Understanding how differences between our genomes cluster according to the ancestral backgrounds of individuals and groups is undoubtedly valuable. However, inferred clusters might not overlap with social descriptors such as ‘Black’, ‘Latino’, ‘Asian’ and ‘European’ — an assumption that has been used by some to justify racial categorization17. The best evidence so far suggests that social categories and genetic clusters are inconsistent17,18. Indeed, one study19 that identified 21 global ancestries reported that its 6,000 individuals had, on average, DNA from 4 ancestries. This indicates the need for caution when using labels such as African/Black, Hispanic/Latino, Asian or European/white in genome science. Indeed, the use of these terms in genome science should be discouraged except as self-reported descriptors or to provide socio-demographic context. Using these terms risks distorting our understanding of the distribution of HGV in history and health.
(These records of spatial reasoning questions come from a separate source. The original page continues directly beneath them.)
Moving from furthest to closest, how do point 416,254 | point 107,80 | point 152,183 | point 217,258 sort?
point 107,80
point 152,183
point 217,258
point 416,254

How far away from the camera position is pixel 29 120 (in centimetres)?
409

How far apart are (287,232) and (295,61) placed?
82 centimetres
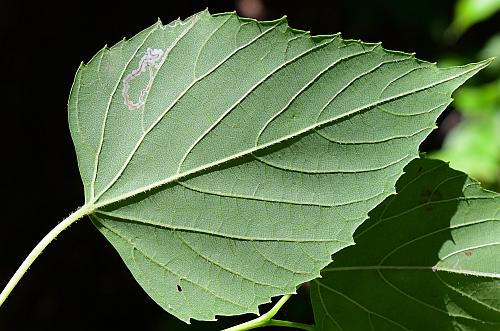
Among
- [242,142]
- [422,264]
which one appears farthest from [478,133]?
[242,142]

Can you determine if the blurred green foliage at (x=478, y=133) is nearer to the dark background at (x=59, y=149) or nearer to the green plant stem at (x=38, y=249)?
the dark background at (x=59, y=149)

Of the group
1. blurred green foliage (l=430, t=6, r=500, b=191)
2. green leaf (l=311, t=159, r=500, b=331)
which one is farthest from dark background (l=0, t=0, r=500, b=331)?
green leaf (l=311, t=159, r=500, b=331)

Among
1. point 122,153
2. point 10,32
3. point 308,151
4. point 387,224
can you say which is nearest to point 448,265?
point 387,224

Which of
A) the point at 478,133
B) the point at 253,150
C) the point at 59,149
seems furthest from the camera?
the point at 59,149

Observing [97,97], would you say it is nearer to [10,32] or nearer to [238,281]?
[238,281]

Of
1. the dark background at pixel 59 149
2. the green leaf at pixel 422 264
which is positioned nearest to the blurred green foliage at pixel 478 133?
the dark background at pixel 59 149

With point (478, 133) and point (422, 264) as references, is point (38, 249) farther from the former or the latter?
point (478, 133)

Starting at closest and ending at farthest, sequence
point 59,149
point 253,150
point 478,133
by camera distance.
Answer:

In future, we will increasingly use genomics to understand our evolutionary history, predict individual disease risks, develop therapeutics such as vaccines, and cure diseases including sickle-cell anaemia using DNA-editing technologies. To fully realize these expectations, we must address several continuing challenges, including, but not limited to, three factors related to diversity. The first is increasing the participation of individuals from diverse ancestral backgrounds in genome research. This challenge is being met through support for genomics research and capacity building from both large consortia (such as the H3Africa consortium) and national genome projects in under-studied populations. The second is developing global collaborations to establish crucial inter-country biomedical infrastructure, ethical frameworks and equitable data sharing — common barriers to international collaboration. The third is equitable deployment of genomic advances to avoid exacerbating health disparities, especially in resource-challenged settings across the world.
Achieving these goals will greatly improve our knowledge of human genetic diversity, aid disease-gene discovery efforts and facilitate our understanding of human biology. The road from one genome reference to hundreds of thousands of genomes has provided unprecedented insight into human genetic variation and the complex tapestry of our ancestry, leading to many practical scientific and medical benefits. Making these benefits available to all humanity is the next frontier.